We used planarians regenerating both head and tail to identify the genes specifically expressed in a tissue specific manner. Similarly, planarians www.selleckchem.com/products/Calcitriol-(Rocaltrol).html at different stages of regeneration were used in order to isolate genes with dif ferent temporal expression profiles. Irradiation destroys planarian neoblasts within 1 2 days, and the animals die within a few weeks because they cannot sustain normal cell turnover. By including irradiated animals, potential transcripts specifically expressed under those conditions will be contained in the 454 dataset. Using 454 pyrosequencing, 601,439 sequencing reads with an average length of 327 bp were obtained. After sequence cleaning to remove vector contamination, the remaining 598,435 sequences were assembled using dif ferent cut off values for sequence similarity.

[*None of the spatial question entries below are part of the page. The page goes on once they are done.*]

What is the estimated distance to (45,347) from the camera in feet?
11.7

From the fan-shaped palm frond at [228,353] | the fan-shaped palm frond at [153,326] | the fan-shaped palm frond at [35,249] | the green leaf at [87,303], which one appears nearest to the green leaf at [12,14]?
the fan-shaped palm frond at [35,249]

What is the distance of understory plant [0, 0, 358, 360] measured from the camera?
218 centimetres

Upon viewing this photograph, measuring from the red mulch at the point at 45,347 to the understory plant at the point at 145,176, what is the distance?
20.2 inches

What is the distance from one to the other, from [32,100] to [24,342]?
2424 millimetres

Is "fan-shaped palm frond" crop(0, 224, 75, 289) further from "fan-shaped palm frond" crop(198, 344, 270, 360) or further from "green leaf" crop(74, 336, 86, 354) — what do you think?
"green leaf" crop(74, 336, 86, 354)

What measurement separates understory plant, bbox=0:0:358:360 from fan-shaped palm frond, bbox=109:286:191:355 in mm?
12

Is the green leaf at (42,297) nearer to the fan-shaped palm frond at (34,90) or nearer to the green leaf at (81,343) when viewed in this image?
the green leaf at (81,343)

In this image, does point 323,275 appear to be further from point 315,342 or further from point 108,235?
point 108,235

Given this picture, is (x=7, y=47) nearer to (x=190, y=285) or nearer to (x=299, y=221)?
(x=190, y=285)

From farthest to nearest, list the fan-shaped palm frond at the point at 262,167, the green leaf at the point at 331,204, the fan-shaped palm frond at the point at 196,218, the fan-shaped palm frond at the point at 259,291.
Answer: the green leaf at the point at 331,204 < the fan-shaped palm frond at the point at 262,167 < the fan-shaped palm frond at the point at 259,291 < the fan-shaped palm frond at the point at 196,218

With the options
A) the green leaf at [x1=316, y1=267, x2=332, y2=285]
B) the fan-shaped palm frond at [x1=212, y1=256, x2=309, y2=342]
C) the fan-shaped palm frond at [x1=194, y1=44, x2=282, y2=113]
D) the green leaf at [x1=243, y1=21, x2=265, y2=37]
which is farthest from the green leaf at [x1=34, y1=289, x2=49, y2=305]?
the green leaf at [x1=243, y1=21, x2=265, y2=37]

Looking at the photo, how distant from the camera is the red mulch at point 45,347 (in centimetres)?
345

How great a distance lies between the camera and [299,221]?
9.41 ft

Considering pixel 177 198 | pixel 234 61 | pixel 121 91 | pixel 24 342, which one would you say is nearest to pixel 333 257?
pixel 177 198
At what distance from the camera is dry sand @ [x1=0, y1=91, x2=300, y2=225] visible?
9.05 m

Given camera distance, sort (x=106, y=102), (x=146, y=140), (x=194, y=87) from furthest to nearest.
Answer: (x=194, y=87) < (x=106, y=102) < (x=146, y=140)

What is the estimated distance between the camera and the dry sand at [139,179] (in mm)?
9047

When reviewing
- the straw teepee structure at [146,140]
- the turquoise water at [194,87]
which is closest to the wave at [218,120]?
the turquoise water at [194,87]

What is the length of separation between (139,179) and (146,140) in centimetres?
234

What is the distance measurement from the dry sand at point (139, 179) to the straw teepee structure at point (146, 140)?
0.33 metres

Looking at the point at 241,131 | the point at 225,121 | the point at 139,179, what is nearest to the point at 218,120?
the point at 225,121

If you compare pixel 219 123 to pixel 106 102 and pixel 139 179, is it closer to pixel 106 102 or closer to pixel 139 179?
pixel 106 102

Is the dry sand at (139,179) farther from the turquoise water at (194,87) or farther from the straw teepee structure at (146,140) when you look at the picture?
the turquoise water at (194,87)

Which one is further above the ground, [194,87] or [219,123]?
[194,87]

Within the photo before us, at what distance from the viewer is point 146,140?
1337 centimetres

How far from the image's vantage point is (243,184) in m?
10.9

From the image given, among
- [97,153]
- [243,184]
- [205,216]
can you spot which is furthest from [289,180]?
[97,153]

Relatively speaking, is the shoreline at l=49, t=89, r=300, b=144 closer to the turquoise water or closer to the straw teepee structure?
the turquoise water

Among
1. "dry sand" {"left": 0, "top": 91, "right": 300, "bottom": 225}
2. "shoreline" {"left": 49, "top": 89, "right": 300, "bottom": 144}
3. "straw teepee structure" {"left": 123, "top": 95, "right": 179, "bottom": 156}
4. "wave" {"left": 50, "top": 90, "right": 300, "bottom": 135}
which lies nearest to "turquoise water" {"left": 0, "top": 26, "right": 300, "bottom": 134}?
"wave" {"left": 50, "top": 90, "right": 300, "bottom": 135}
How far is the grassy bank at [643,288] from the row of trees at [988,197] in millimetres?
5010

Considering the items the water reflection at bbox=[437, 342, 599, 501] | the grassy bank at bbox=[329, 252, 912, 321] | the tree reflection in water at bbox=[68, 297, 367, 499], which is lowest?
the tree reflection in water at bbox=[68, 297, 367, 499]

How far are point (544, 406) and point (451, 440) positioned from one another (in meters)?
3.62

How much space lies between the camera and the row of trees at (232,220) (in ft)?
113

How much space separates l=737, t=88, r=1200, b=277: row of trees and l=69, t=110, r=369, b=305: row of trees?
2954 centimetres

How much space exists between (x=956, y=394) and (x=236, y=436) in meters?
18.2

In addition, our 454 sequence reads were assembled together with the 10,000 S. mediterranea UniGene set available at NCBI, using the 90% similarity criteria. This last set, which was used in most of the analyses reported, is referred to as the 90e set. Table 1 summarizes the number of contigs and singletons obtained in each of those assemblies. The similarities between the three assemblies are illu strated in Figure 1 a Venn diagram which shows that 72. 68% of the raw sequencing reads were integrated into contigs common to all three assemblies, and 20. 51% of the sequencing reads make up a shared pool of single sequencing reads. Therefore, differences between the assemblies can be explained by differential inclusion corresponding to 6. 81% of the sequencing reads.
Average GC content and sequence length and their respective distributions were similar for all three assem blies. GC content is distributed around 35%, the expected value for coding sequences in this species. The 90e length distribution shape was slightly shifted towards larger sequences. This shift was mainly due to a set of long sequences from and finally, Unigene ESTs not assembled into a contig. Mapping the 90e assembly onto the genome The 90e assembly was aligned to scaffolds from the S. mediterranea WUSL genome assembly, version 3. 1. Figure 3 shows all possible high scoring segment pair relationships between those the NCBI Unigene ESTs included in this assembly. This causal relationship was evident in the comparison of the following four subsets of sequences from the 90e set, single tons, contigs that do not contain UniGene ESTs, contigs including Unigene ESTs, two sequence sets.
From almost 30 million initial HSPs, around 7 million were selected using a combination of thresholds, as described in the Methods section. Dis carding singleton sequences in a second round of filter ing further reduced the number of HSPs to 5 million, and HSP coverage dropped from 25. 36% and 77. 24%, Cilengitide for scaffolds and 90e respectively, to 10. 57% and 37. 93%.